BioSGAN: Protein-phenotype Co-mention classification using semi-supervised generative adversarial networks
Document Type
Conference Proceeding
Publication Date
6-1-2021
Abstract
Valuable and relevant information that relates human proteins with their phenotypes in biomedical literature stays hidden from biomedical scientists due to the rapid rise in biomedical publications.
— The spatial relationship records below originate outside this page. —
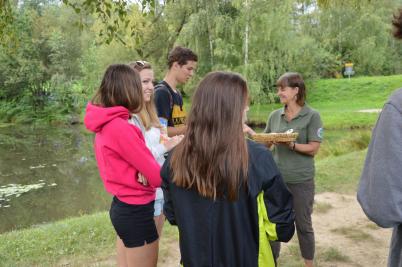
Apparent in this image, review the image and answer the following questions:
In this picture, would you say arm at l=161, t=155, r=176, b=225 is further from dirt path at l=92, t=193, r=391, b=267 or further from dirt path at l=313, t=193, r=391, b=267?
dirt path at l=313, t=193, r=391, b=267

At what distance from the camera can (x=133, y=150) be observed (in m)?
2.25

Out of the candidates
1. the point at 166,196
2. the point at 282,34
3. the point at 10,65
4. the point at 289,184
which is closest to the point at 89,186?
the point at 289,184

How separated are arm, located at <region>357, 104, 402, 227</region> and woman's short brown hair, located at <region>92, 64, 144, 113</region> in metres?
1.43

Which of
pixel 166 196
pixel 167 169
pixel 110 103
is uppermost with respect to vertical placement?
pixel 110 103

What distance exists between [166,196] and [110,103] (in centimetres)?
72

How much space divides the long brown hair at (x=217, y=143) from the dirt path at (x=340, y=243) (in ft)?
7.55

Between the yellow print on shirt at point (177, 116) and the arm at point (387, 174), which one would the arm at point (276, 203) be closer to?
the arm at point (387, 174)

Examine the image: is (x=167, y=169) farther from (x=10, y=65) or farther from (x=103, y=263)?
(x=10, y=65)

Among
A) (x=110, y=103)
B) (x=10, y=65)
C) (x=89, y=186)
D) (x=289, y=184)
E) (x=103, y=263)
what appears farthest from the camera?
(x=10, y=65)

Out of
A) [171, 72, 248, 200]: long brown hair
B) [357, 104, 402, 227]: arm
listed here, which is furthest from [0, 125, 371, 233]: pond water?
[357, 104, 402, 227]: arm

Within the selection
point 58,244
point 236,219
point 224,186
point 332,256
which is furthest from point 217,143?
point 58,244

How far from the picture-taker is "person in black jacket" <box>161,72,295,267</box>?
5.78 ft

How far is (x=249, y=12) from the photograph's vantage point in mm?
17719

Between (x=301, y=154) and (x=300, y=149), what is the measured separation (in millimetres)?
89
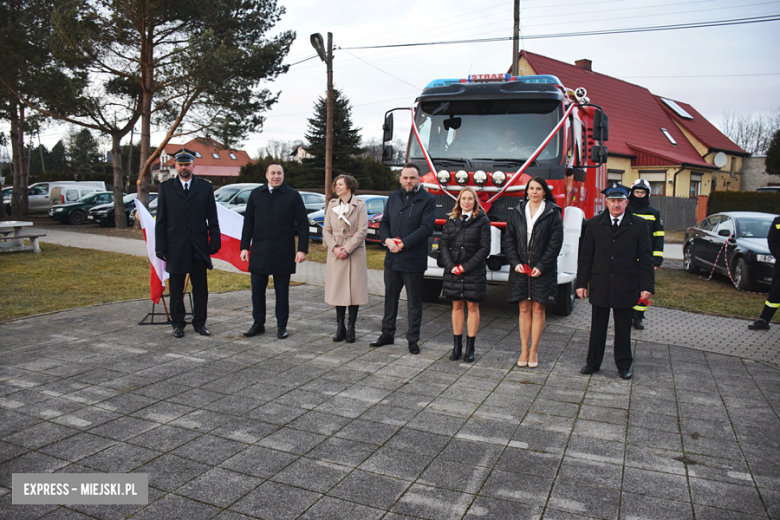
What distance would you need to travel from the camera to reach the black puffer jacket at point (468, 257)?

Previous studies that developed computational methods to extract this knowledge mostly rely on rule-based linguistic patterns and supervised machine learning approaches. In this work, we propose the use of generative adversarial networks to develop a novel method called BioSGAN for the protein-phenotype co-mention classification task. We demonstrate the potential associated with combining a small labeled dataset with vast unlabelled biomedical text data extracted from Medline abstracts and PubMed Central open Access full-text in a semi-supervised machine learning framework. Our method achieves state-of-the-art performance for classifying the validity of a given sentence-level co-mention of a human protein and phenotype by convincingly outperforming a traditional machine learning-based counterpart. These findings have implications for biocurators, researchers, and the text mining community involved with biomedical relation extraction.
Publication Title
Proceedings - IEEE Symposium on Computer-Based Medical Systems
Volume
2021-June
First Page
468
Last Page
473
Digital Object Identifier (DOI)
10.1109/CBMS52027.2021.00055
ISSN
10637125
ISBN
9781665441216
Citation Information
F. Anokye and I. Kahanda, "BioSGAN: Protein-Phenotype Co-mention Classification Using Semi-Supervised Generative Adversarial Networks," 2021 IEEE 34th International Symposium on Computer-Based Medical Systems (CBMS), 2021, pp. 468-473, doi: 10.1109/CBMS52027.2021.00055.